To see the Terms of Service on the site you can use the direct link: Terms of Service - SWI-Prolog

If you don’t know the direct link then they can be found by

  1. Click on hamburger menu in upper right on web site page.
  2. Click on FAQ
  3. Click on Terms of Service

So I read the section “Your content”. To my surprise it sounds like I am the sole owner of anything I write here? Then again, it is public, right? Or isn’t it?

Let me ask this in a different way: if I described an invention here, would that be considered prior art if someone would be applying for a patent?

You have never come close to getting banned. The only people that have been banned so far are new users you never see who are posting ads and other troll post. Discourse has a filter on all post and if they are flagged we as admins see them and take appropriate action. If something goes off topic for more than a few post with a few people in the off-topic discussion I will convert it to a new topic.

If vulgar words are used I will edit them on the spot, but again I haven’t done that for quite some time.

You are doing fine, no need to change your routine. :slightly_smiling_face:

It is public in the sense that anyone who can read it via the Internet or copies from such can read it.

That is a legal question that I can not answer as I am not an attorney.

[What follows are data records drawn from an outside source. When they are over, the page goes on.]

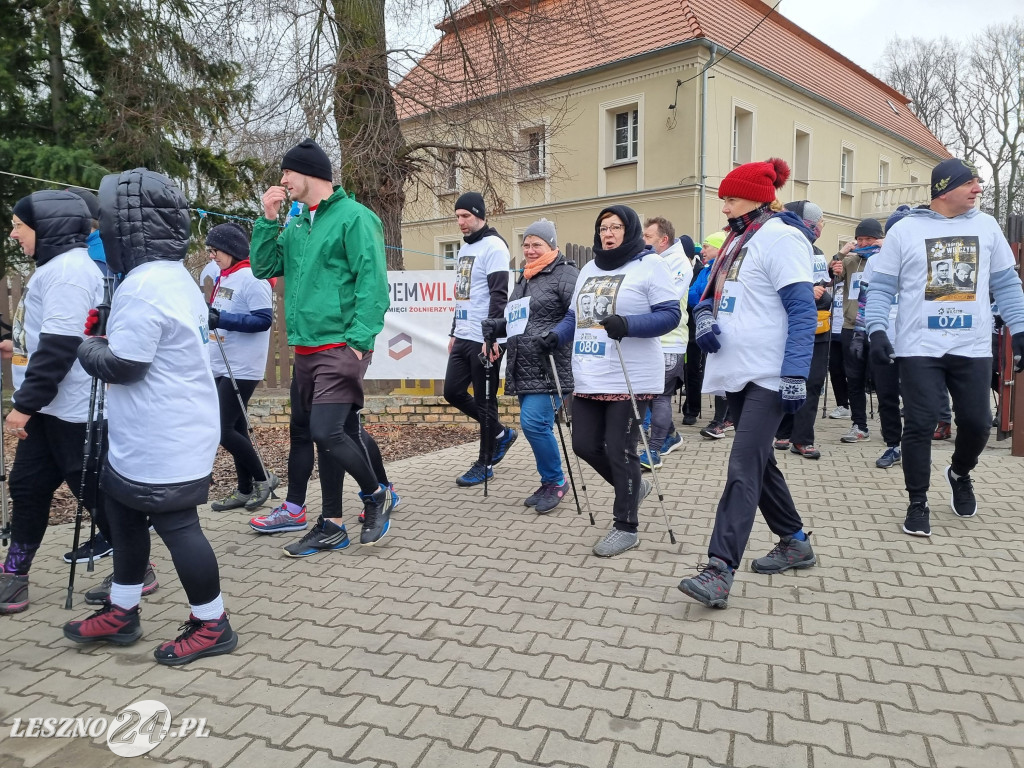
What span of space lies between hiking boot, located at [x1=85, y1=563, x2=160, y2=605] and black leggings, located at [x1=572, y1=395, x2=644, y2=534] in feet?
7.77

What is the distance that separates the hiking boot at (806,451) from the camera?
23.5 feet

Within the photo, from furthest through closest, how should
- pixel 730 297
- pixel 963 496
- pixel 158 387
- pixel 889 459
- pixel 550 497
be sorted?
pixel 889 459 < pixel 550 497 < pixel 963 496 < pixel 730 297 < pixel 158 387

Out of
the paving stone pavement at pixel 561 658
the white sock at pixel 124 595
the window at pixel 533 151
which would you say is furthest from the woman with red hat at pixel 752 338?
the window at pixel 533 151

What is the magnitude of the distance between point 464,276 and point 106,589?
3425 millimetres

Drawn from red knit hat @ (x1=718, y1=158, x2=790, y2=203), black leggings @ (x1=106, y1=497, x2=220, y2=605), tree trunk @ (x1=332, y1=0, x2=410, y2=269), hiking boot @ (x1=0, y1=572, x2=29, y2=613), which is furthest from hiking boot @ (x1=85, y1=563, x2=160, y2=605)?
tree trunk @ (x1=332, y1=0, x2=410, y2=269)

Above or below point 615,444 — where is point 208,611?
below

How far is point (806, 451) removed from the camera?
722 centimetres

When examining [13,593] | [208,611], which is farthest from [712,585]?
[13,593]

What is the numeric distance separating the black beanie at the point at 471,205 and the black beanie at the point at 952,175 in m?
3.09

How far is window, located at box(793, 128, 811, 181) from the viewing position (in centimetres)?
2505

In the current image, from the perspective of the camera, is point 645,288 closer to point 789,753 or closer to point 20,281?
point 789,753

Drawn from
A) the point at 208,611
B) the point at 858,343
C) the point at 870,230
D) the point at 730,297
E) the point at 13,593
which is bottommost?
the point at 13,593

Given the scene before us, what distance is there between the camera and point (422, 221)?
1582 cm

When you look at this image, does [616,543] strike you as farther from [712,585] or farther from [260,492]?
[260,492]
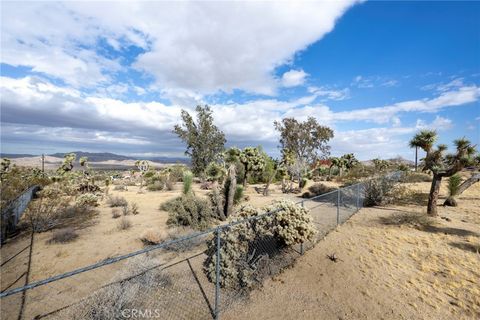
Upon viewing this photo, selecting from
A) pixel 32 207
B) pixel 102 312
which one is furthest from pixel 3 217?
pixel 102 312

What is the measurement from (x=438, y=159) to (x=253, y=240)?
10693 mm

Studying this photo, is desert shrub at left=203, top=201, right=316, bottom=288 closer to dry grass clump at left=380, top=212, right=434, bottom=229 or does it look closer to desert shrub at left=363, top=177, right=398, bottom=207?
dry grass clump at left=380, top=212, right=434, bottom=229

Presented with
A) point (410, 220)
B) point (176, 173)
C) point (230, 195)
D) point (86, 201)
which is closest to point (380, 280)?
point (410, 220)

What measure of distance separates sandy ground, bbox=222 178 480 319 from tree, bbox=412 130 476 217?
2313 mm

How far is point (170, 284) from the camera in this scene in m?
6.57

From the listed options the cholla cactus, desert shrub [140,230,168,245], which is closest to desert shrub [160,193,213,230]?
desert shrub [140,230,168,245]

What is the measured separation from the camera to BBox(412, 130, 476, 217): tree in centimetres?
1200

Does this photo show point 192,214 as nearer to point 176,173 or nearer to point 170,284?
point 170,284

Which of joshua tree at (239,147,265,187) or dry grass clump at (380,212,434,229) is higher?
joshua tree at (239,147,265,187)

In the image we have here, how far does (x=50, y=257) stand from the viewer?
8461 mm

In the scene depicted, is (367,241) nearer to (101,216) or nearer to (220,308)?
(220,308)

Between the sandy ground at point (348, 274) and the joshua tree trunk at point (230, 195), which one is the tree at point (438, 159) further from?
the joshua tree trunk at point (230, 195)

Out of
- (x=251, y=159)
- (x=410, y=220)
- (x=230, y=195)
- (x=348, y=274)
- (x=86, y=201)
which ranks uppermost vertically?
(x=251, y=159)

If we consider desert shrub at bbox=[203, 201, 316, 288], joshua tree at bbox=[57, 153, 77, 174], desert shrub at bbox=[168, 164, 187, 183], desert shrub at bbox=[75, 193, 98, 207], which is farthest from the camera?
desert shrub at bbox=[168, 164, 187, 183]
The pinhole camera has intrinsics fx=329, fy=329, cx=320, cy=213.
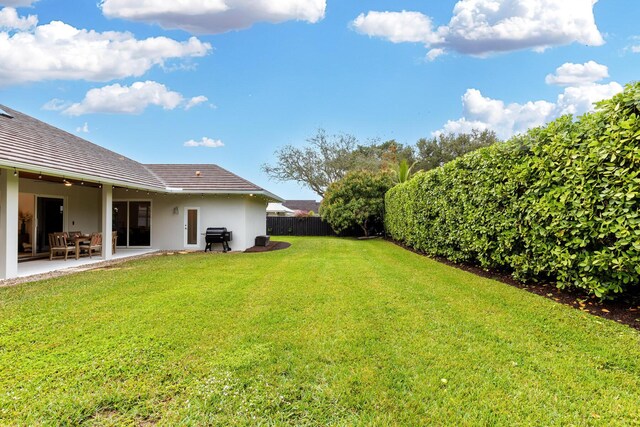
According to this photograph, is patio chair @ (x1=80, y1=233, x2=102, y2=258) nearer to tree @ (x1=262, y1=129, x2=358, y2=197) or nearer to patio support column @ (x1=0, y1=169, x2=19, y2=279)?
patio support column @ (x1=0, y1=169, x2=19, y2=279)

My advise is not to post such if you have any doubts.

You still have to add the (C) with your name and date to that post for it to have copyright protection.

The way I interpret the Terms of Service is that someone can not take what you wrote, post it somewhere else and claim they were the original author.

There are some sites that duplicate everything written on StackOverflow but because they keep each users name with the info, it is all on the up and up.

Seems like SWI-Prolog CLP(FD) goes through the roof. For lower bound of interval close to zero moving away it starts rapidly taking more and more time.

This doesn’t happen in my system, a different implementation from the SWI-Prolog implementation, not simply a rip-off, since I am using weaker propagation.

Can also make the timing game:

[X,Y] ins -1..100
% Up 474 ms, GC 5 ms, Threads 465 ms (Current 10/02/20 00:02:02)
[X,Y] ins -5..100
% Up 495 ms, GC 4 ms, Threads 486 ms (Current 10/02/20 00:02:09)
[X,Y] ins -10..100
% Up 568 ms, GC 8 ms, Threads 554 ms (Current 10/02/20 00:02:17)
[X,Y] ins -11..100
% Up 565 ms, GC 6 ms, Threads 556 ms (Current 10/02/20 00:02:25)

Nothing unusual. CLP(FD) search should correlate with the size of the searched domain, otherwise the consistency heuristics have an unfavorable overhead.